OK they say that they also have bio-markers which demonstrate the validity of the curves as having predictive ability. But they have arrived at these bio-markers by lengthy trial and error of the mechanics and timing of the tilt sequence and the selective selection of subjects.
The average person thinks that lengthy trial and error increases validity when it is actually the reverse. The researchers are actually systematically indulging in data mining and confirmation bias. And the gullible public lap it up.
And everywhere I look these commercial researchers have already lumped behavioural disorders in with known neurological conditions… I gotta stop here… uuurrgh.

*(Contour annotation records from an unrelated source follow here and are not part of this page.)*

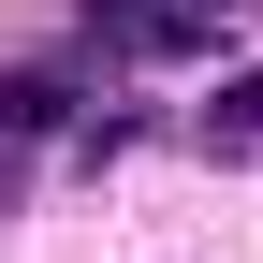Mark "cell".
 Returning <instances> with one entry per match:
<instances>
[{
  "label": "cell",
  "instance_id": "6da1fadb",
  "mask_svg": "<svg viewBox=\"0 0 263 263\" xmlns=\"http://www.w3.org/2000/svg\"><path fill=\"white\" fill-rule=\"evenodd\" d=\"M234 0H88V44L103 59H205Z\"/></svg>",
  "mask_w": 263,
  "mask_h": 263
},
{
  "label": "cell",
  "instance_id": "7a4b0ae2",
  "mask_svg": "<svg viewBox=\"0 0 263 263\" xmlns=\"http://www.w3.org/2000/svg\"><path fill=\"white\" fill-rule=\"evenodd\" d=\"M190 132H205L219 161H249V146H263V73H219V103L190 117Z\"/></svg>",
  "mask_w": 263,
  "mask_h": 263
}]
</instances>
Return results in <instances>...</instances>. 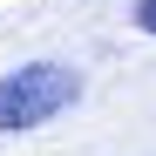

I whole heartedly agree with Dr Fraser’s comments on this machine. Out of the blue comes a miracle diagnostic technique that is set to revolutionize diagnosis in Psychiatry. On the basis of one curve we are now going to be put into neat diagnostic categories. Maybe if it is true it will be for the best but somehow I don’t think so. The etiology and manifest symptomology of psychiatric conditions is far more complicated than that and leaving it up to a mere curve generated by a machine that has not as yet been subject to proper scientific scrutiny is gravely concerning.
Do I detect quackery here, not necessarily, just that I think the whole notion of a simple machine diagnosis too good to be true and the onus is definitely on the inventors to prove humankind otherwise. Bye the way I suffer from depression. Would I submit myself to one of those tests? Put it this way the doctor may be bemused by my impolite refusal.
….we already look at the function of the balance system using electrical potentials; vestibular evoked myogenic potentials and electronystagmography. All this time we have been misdiagnosing patients as having vestibular dysfunction when we really should have been sending them straight to a psychiatrist.